Construction and Rental Look Strong for Next Few Years, Wells Fargo Says

Construction and Rental Look Strong for Next Few Years, Wells Fargo Says

Construction activity and equipment rental are expected to continue strongly according to a survey of the construction industry by Wells Fargo Equipment Finance. WFEF has surveyed construction industry executives for the past 40 years.
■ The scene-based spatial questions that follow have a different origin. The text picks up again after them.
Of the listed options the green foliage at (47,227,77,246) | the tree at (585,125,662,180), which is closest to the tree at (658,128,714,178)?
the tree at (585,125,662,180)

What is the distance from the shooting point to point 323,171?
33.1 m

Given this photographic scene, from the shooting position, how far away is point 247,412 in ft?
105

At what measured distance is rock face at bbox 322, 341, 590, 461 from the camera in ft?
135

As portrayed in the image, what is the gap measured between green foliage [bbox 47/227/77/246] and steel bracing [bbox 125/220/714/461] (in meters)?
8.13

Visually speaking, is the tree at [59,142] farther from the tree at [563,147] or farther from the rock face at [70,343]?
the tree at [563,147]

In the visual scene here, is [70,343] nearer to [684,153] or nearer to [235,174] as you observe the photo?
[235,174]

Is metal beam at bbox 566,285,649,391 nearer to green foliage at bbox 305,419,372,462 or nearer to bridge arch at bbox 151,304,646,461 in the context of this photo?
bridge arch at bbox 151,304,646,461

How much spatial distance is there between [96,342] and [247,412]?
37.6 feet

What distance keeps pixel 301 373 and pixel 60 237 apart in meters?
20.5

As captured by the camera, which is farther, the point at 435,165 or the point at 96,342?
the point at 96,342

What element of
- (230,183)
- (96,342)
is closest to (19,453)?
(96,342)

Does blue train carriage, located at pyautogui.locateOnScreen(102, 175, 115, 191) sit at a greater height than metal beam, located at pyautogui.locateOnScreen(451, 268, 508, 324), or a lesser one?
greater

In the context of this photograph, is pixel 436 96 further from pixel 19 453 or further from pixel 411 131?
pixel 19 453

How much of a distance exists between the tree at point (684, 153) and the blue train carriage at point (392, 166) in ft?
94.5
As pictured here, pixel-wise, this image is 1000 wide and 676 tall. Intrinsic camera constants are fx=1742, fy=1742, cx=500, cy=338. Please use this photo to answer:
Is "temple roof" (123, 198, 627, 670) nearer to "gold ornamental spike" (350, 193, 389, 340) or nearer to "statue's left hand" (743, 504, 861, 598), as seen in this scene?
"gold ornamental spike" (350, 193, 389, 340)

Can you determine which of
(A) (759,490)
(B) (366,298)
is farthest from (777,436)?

For the past five years, WFEF has seen slow steady growth according to John Crum, senior vice president and national sales manager, and its 2015 survey revealed a sense of optimism that has held up well for the first three quarters of the year.

“Two themes we saw play out in 2015 were that equipment rentals would remain strong and equipment acquisitions would like rise, although at a pace that most industry participants would like to see more accelerated than is currently taking place,” wrote Crum in his most recent report.

Crum added that a highway funding bill – which has occurred -- would have a positive impact for manufacturers, distributors, rental companies and equipment end users. “Banks and independent finance companies that rely on this industry to deploy longer term capital would also benefit,” Crum wrote.

Crum noted that the positive growth numbers for both residential and non-residential construction are good indicators that the industry will remain healthy going into 2016, although with some notes of caution such as the impact of the slowdown in the energy sector. The overall rig count in the United States declined 59 percent from October 2014 through October 15. Equipment being re-deployed elsewhere has created downward pressure on rental rates and used equipment rates.

Crum wrote that rental has benefitted from unpredictable work backlogs and projected business activity levels, which in turn have contributed to unwillingness by contractors to commit to equipment purchases. Some end-users whose financial conditions remained weakened by the economic downturn are still relying heavily on rental. Broader OEM support for increased rental activity in their dealer networks has also boosted rental.

The likelihood of high single-digit growth in non-residential construction spending for the next few years bodes. “This should be a positive signal for OEM dealer rental distributors as well as general rental houses which have seen dramatic growth over the last four years even while construction spending increased only slightly,” Crum wrote.

Some dealers believe that a Federal Highway bill will inspire contractors to own rather than rent, while other feel there has been a more permanent shift to renting equipment rather than owning, Crum concludes.